= Rancho Las Uvas =

Mexican land grant in California

Rancho Las Uvas was a 11080 acre Mexican land grant in present-day Santa Clara County, California given in 1842 by Governor Juan Alvarado to Lorenzo Pinedo (often spelt Pineda). The name means "ranch of the grapes" and is derived from an abundance of wild grapes (Vitis californica) along the area's main watercourses. The grant was 3 miles west of present-day Morgan Hill, and covered the hilly area drained by the Uvas Creek and Llagas Creek, and is the site of present-day Uvas Reservoir.

==History==
Lorenzo Pinedo, arrived in California from Ecuador, the sole survivor of a shipwreck off the coast at Monterey. Lorenzo Pinedo married Maria del Carmen Berreyesa, the daughter of José de los Reyes Berreyesa, in 1839, and received the three square league grant in 1842. Lorenzo Pinedo died in 1852.

Martin Murphy Sr. had brought his family to California with the Stephens-Townsend-Murphy Party in 1844. Martin Murphy Sr. purchased Rancho Ojo del Agua de la Coche. Martin Murphy's son, Bernard Murphy, purchased Rancho La Polka on the east boundary of Rancho San Francisco de las Llagas and Rancho Las Uvas on the western boundary of Rancho Ojo de Agua de la Coche. Bernard Murphy was killed in the explosion of the steamboat Jenny Lind en route from Alviso to San Francisco on April 11, 1853.

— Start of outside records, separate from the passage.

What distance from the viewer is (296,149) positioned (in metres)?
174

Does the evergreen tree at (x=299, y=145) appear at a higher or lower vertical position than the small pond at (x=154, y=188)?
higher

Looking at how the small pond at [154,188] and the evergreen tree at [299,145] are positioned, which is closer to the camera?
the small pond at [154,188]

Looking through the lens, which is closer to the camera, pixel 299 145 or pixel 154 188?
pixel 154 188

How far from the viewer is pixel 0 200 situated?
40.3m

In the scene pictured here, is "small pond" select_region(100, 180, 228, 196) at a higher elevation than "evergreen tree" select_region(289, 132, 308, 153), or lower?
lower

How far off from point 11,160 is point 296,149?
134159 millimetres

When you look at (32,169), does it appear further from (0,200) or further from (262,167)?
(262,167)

With the cession of California to the United States following the Mexican-American War, the 1848 Treaty of Guadalupe Hidalgo provided that the land grants would be honored. As required by the Land Act of 1851, a claim for Rancho Las Uvas was filed by Bernard Murphy with the Public Land Commission in 1852, and the grant was patented to Martin J. C. Murphy (1853–1872), son of Bernard Murphy, in 1860.